> **Items listed in a dataset**
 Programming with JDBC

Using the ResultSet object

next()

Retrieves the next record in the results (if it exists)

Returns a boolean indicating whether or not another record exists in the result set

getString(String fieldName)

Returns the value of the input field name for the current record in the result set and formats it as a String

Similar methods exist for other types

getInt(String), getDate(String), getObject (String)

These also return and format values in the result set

> **ABOUT THIS EXERCISE**
Copy each entry exactly.

> **WORKED SOLUTION**
 Programming with JDBC

Using the ResultSet object

next()

Retrieves the next record in the results (if it exists)

Returns a boolean indicating whether or not another record exists in the result set

getString(String fieldName)

Returns the value of the input field name for the current record in the result set and formats it as a String

Similar methods exist for other types

getInt(String), getDate(String), getObject (String)

These also return and format values in the result set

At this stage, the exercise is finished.